I am talking one day with the carpenter who is helping us finish up the last part of construction on our home. We are conversing about vegetables and fruit trees; swapping stories around how we are struggling to get some of the harvest before the animals take it all. He tells me a funny story about a relative who sits, day by day, poised to kill anything that takes even a single piece of fruit off of one of his trees. Shaking his head, he says to me, “Isn’t there enough for everyone?”
My God, what a concept.The resonance of this simple question strikes deeply within me. Not just the words, but how he said it. As in, why do we ignore this truth? Why do we act as though there is not enough for everyone? Why do we make insuring that meeting everyone’s basic needs is more difficult, political, and judgmental than it actually is?
While I love many of the basic tenets around capitalism (not something, by the way, we have at this point in time), for a long while now I have been realizing it is not enough. That it needs to be supplemented, not legislated, with a philosophy that includes heart, soul, and human scale actions. Personally, I really resonate with the idea of sharing, and in my mind, this is very different than charity.

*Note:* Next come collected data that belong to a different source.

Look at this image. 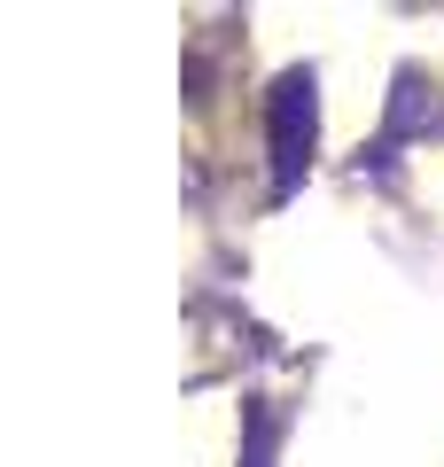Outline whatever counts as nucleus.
Segmentation results:
<instances>
[{
    "label": "nucleus",
    "mask_w": 444,
    "mask_h": 467,
    "mask_svg": "<svg viewBox=\"0 0 444 467\" xmlns=\"http://www.w3.org/2000/svg\"><path fill=\"white\" fill-rule=\"evenodd\" d=\"M304 140H312V101H304V86H280V180H296Z\"/></svg>",
    "instance_id": "obj_1"
}]
</instances>
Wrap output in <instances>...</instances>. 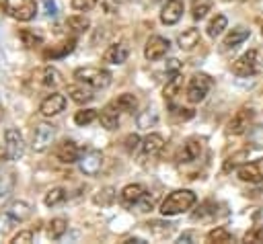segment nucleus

Sharing comes when I take what I have, and naturally and spontaneously spread around what I have as I encounter others with a need. It is an exchange between equals that has nothing to do with elaborate giving plans, tax write-offs, or “the “have’s and the have-not’s,” but instead is born out of the moment and from a call within that is looking for nothing in return; other than a chance to give. It is a kind of “what goes around comes around.” A loop, where I am both giver and receiver at some point in the cycle.
Charity, on the other hand, implies a hierarchy, and a hand out. A way where one of us is below, and one of us is above. Pity, guilt, resentment, and desperation are often the companions of charitable one-way “exchanges.”
What if we all took stock of what it is that we have more of than we need? And then decided to look around for where we might share that abundance. This is not done as a way to save anyone, or to boost a sense of ourselves as being “the generous one,” but as the purest recognition of how resources are meant to be available for all. And how that spreading of resources can initiate from anyone, and at any time; no matter their circumstances.
What do you have more of than you need? What could you intentionally plant, create, or generate more of so that you would have some left over to share? How about your time, understanding, patience, or willingness to be with someone if even for a moment? Not because you feel bad for anyone. But because you can. And because it matters.
Can you imagine a world where we fed one another out of generosity and abundance? A kind of continuous back and forth reciprocal relationship with those we come in contact with? Not something we do because we are looking for anything, but because it is truly the most natural way to be with one another, and with what is available.